堤防が決壊した猪之子川沿い。道路上には所々、雨水がたまっていた=24日午前10時41分、広島県福山市瀬戸町、橋本拓樹撮影
西日本に停滞している梅雨前線の影響で、中国地方を中心に24日朝から強い雨が降った。気象庁によると、広島、岡山県の南部で大雨、洪水警報などが出ている。梅雨前線に暖かく湿った空気が流れ込み、活動が活発化しているため、西日本では25日にかけて雷を伴う激しい雨が降る見込み。
広島で土砂崩れ、住宅全壊 近畿・中国などで激しい雨
同日午前6時までの24時間に予想される雨量は多いところで近畿地方が150ミリ、中国・四国地方が120ミリ。このため気象庁は土砂災害や河川の氾濫(はんらん)への注意を呼びかけている。
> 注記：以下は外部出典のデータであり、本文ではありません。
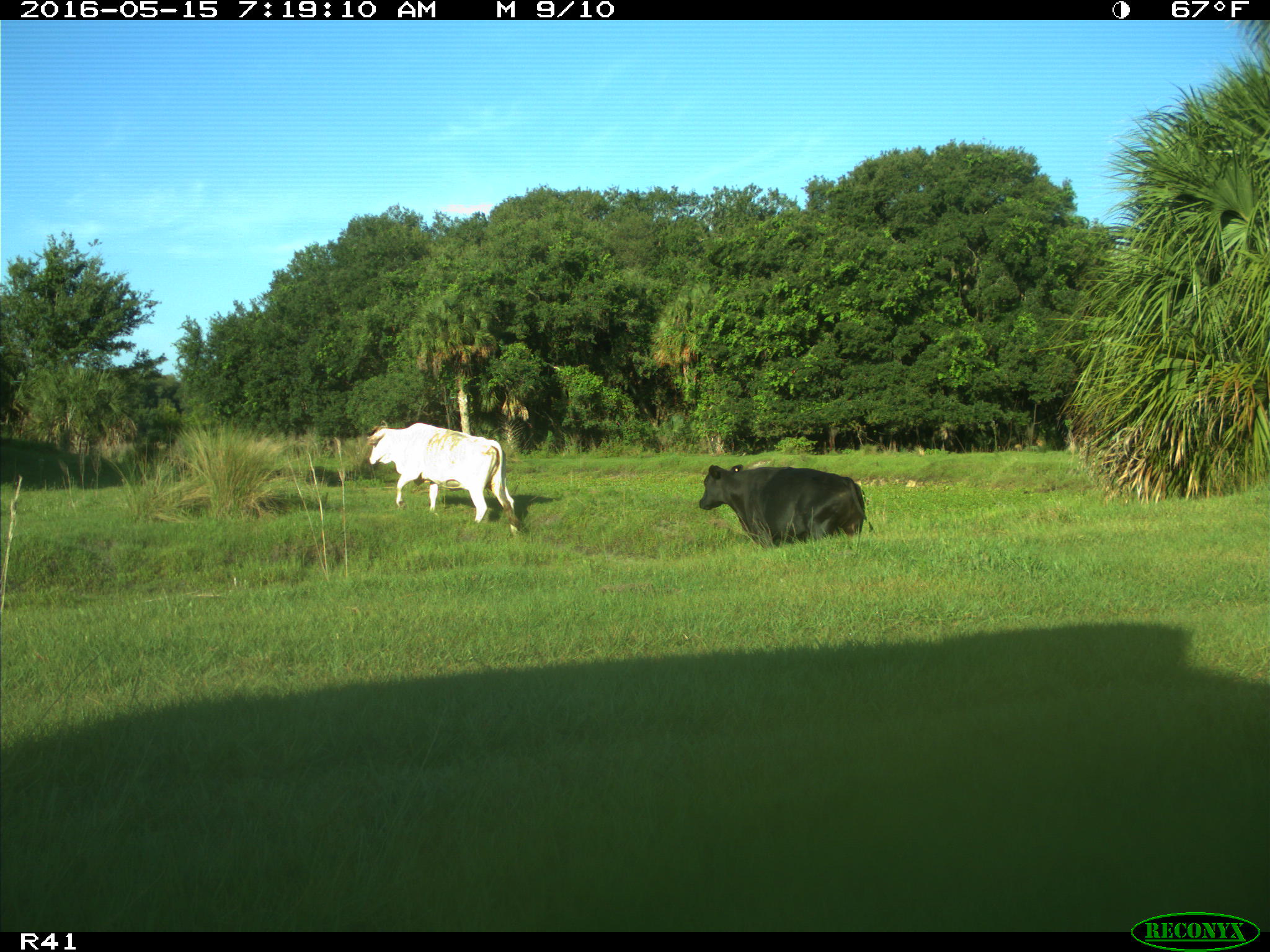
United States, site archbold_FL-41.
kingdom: Animalia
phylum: Chordata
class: Mammalia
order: Artiodactyla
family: Bovidae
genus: Bos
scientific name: Bos taurus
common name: domestic cow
Bos taurus (domestic cow).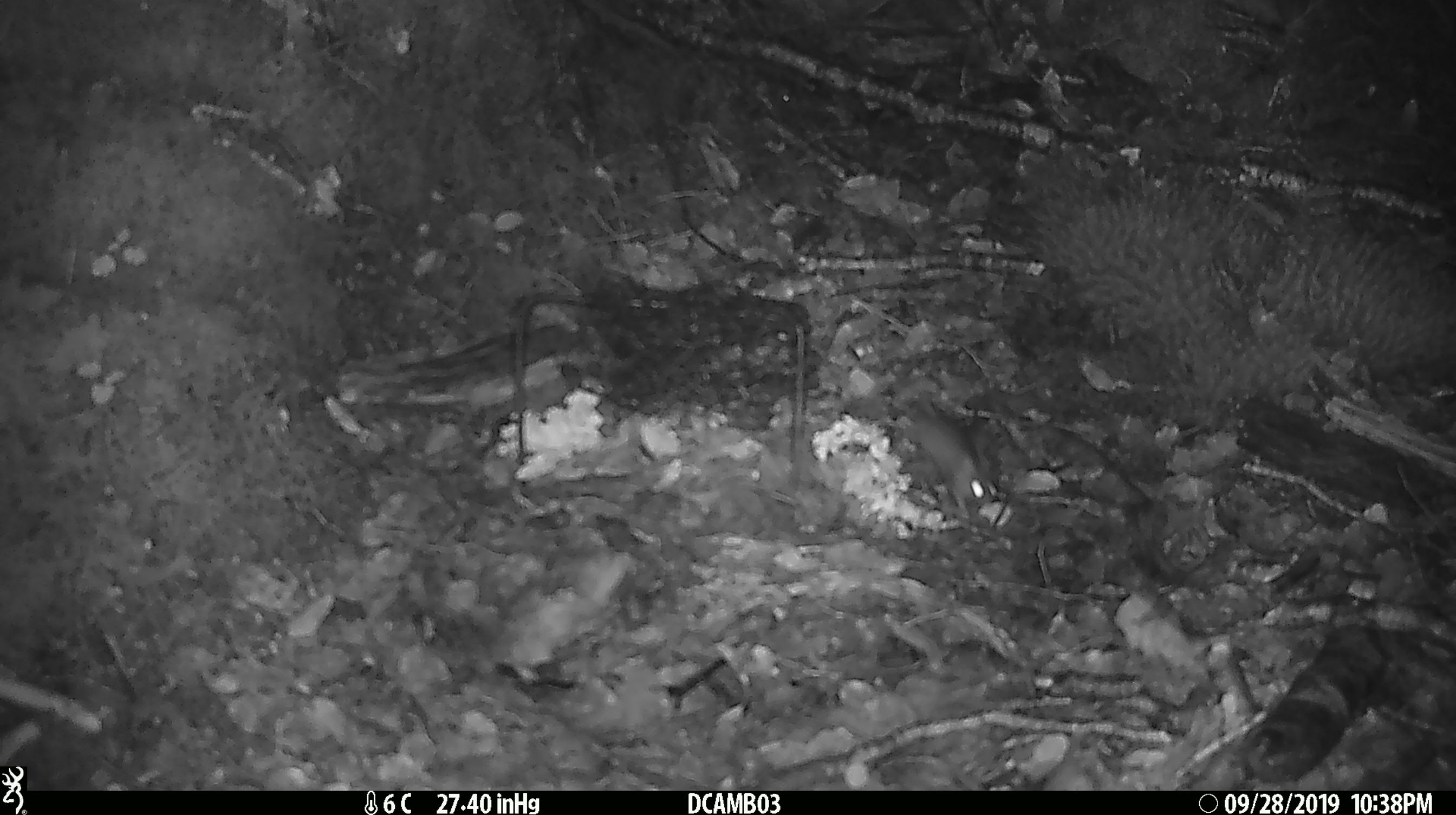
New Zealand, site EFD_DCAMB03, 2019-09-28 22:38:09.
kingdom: Animalia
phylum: Chordata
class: Mammalia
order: Rodentia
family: Muridae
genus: Mus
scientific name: Mus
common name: mouse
Mouse (Mus).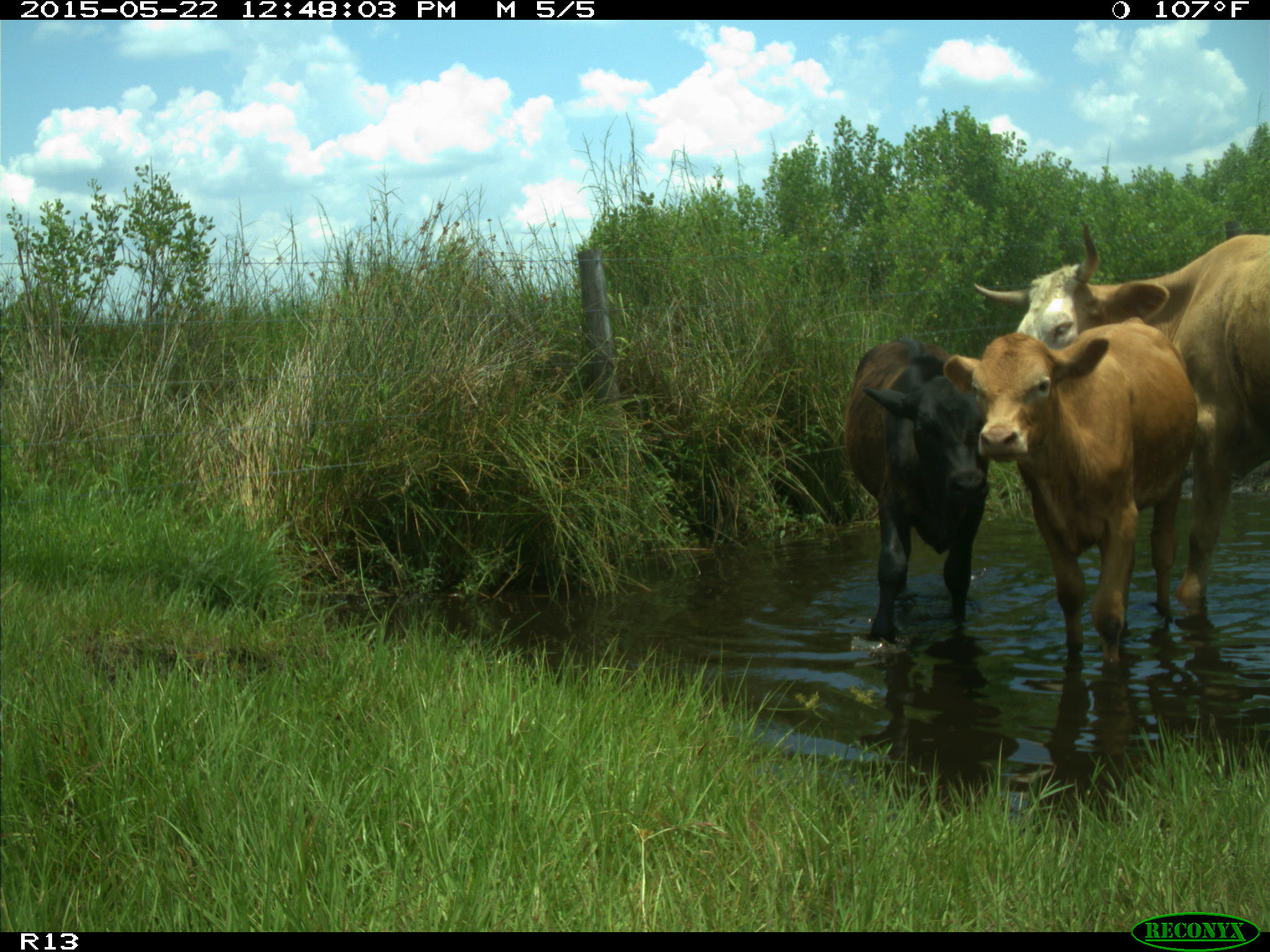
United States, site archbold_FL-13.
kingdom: Animalia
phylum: Chordata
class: Mammalia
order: Artiodactyla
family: Bovidae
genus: Bos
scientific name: Bos taurus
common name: domestic cow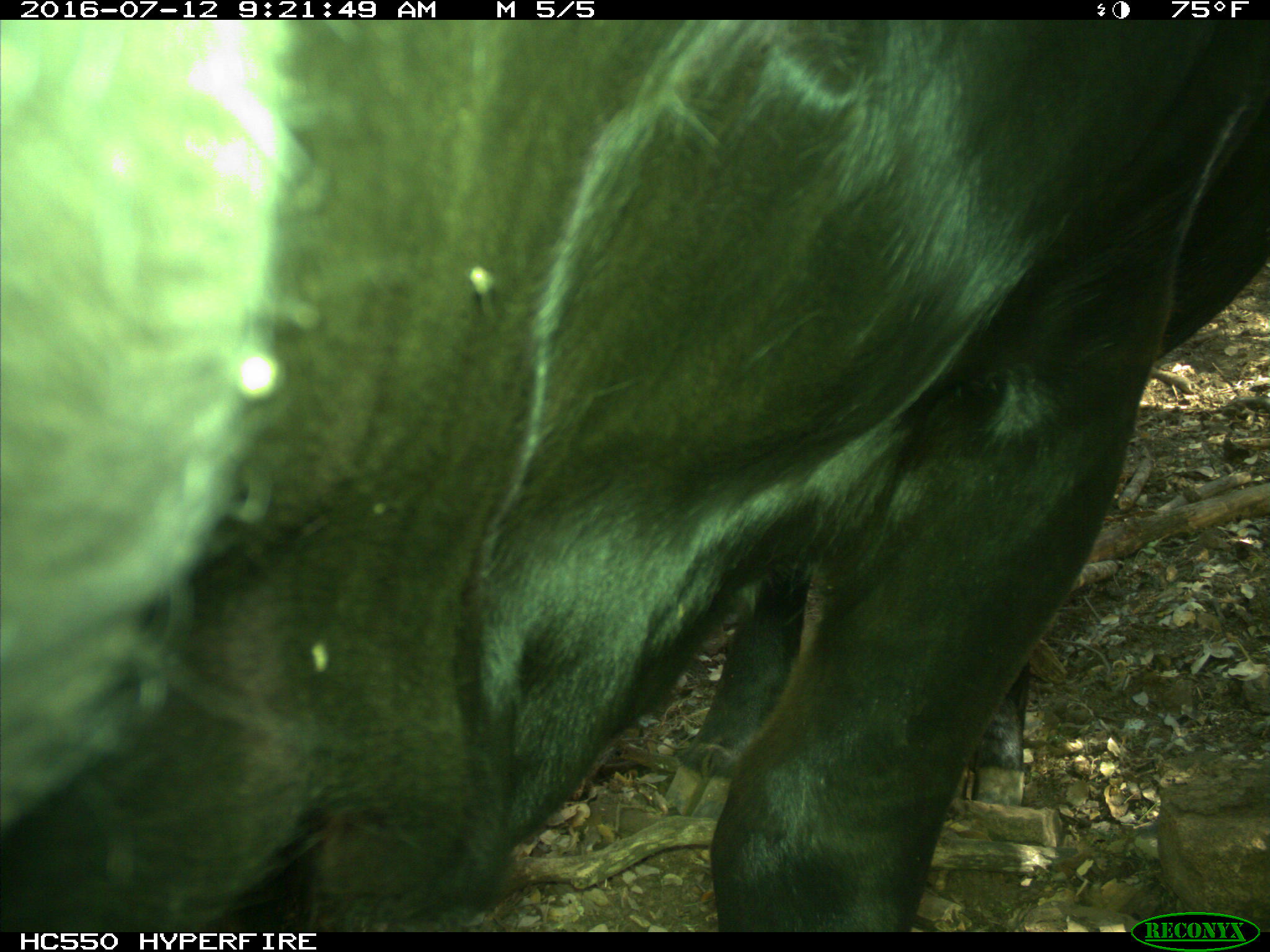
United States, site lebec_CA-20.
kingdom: Animalia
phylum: Chordata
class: Mammalia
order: Artiodactyla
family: Bovidae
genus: Bos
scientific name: Bos taurus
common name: domestic cow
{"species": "Bos taurus (domestic cow)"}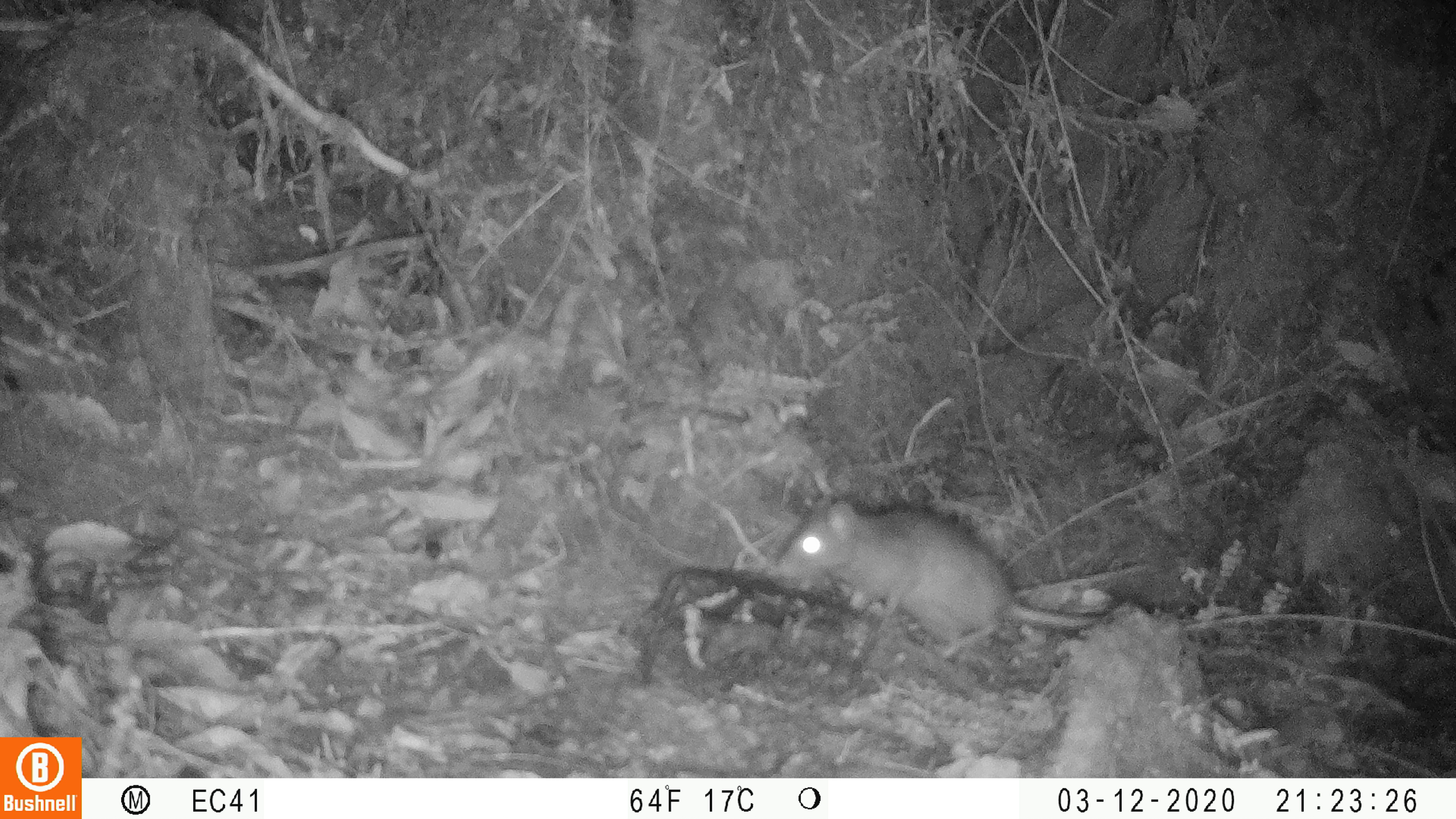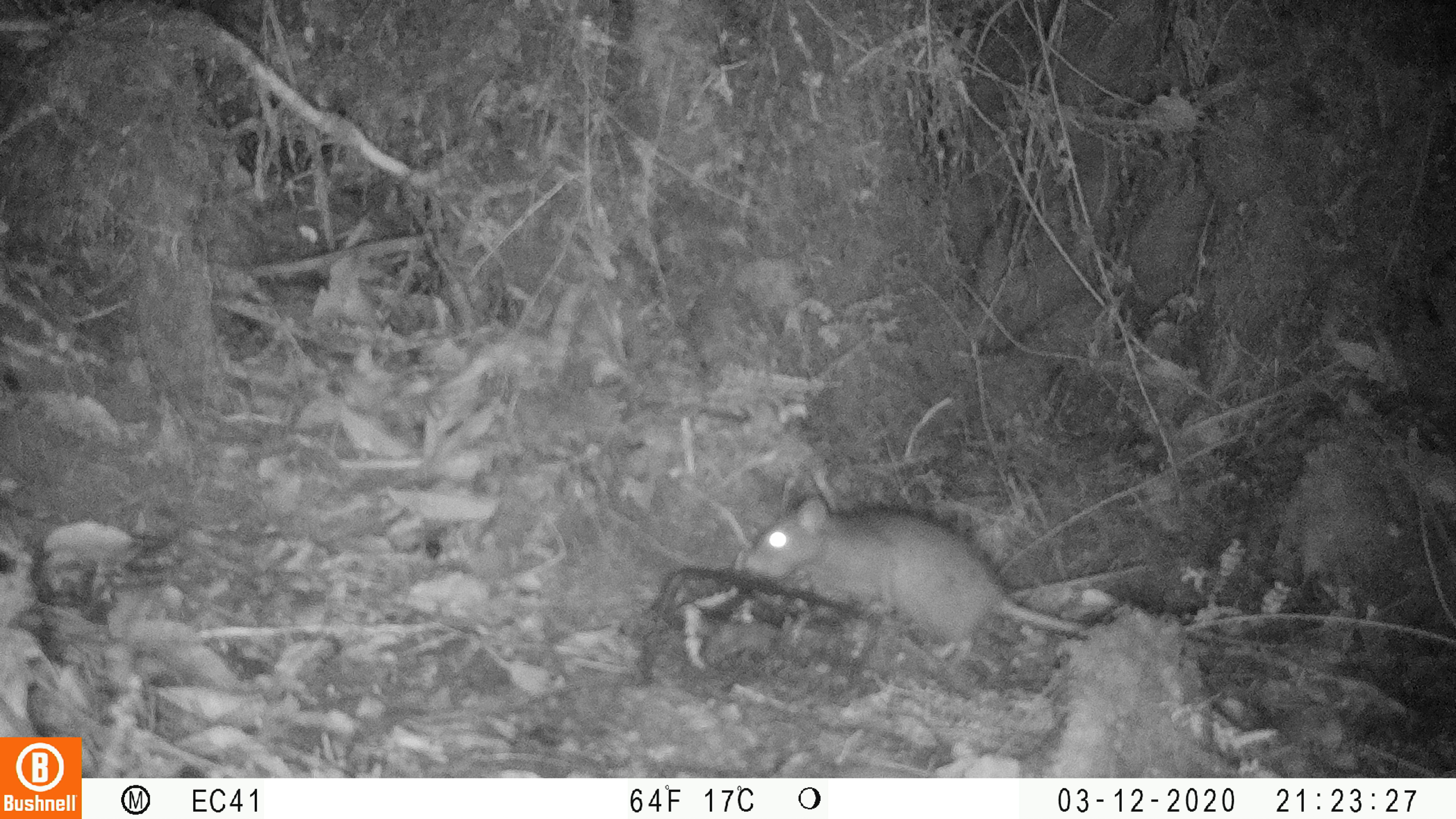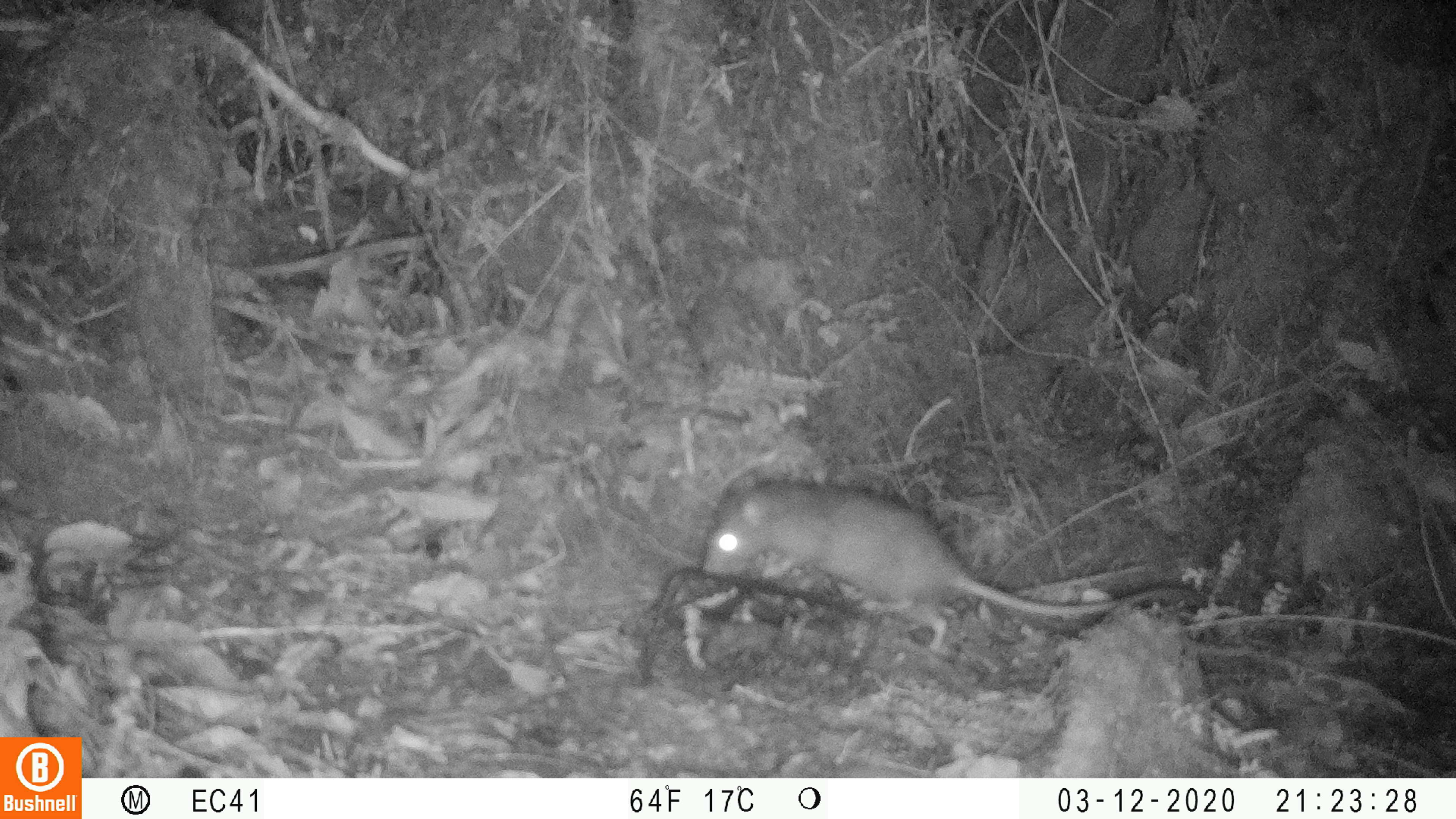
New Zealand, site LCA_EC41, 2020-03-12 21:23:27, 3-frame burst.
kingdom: Animalia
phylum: Chordata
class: Mammalia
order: Rodentia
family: Muridae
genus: Rattus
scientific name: Rattus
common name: rat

23日朝にかけて広範囲に冠水被害があった広島県福山市では24日午後1時現在、人的被害などは確認されていないが、市内全域で避難準備情報が出されている。河川の増水などで被害が拡大する恐れもあり、県と市は土砂災害などへの警戒を呼び掛けている。
猪之子(いのこ)川の堤防が決壊し、広範囲に冠水した福山市瀬戸町長和地区。決壊した部分は県が土囊(どのう)を積んで応急的に復旧させた。通行人の姿はなく、一部の道路では冠水しているところに雨が降り続いていた。
同県内では23日は小中高校など約350校が休校したり、始業時間を遅らせたりした。24日は決壊した堤防付近にある近畿大学付属広島高校・中学福山校が休校になった。
また、広島市内各地では避難勧告が発令されている。鉄道は、土砂が線路上に流出したため、JR呉線の三原―広間などで運転見合わせが続いている。山陽線でも線路脇に土砂が流出し、三原―白市間で一時運転を見合わせた。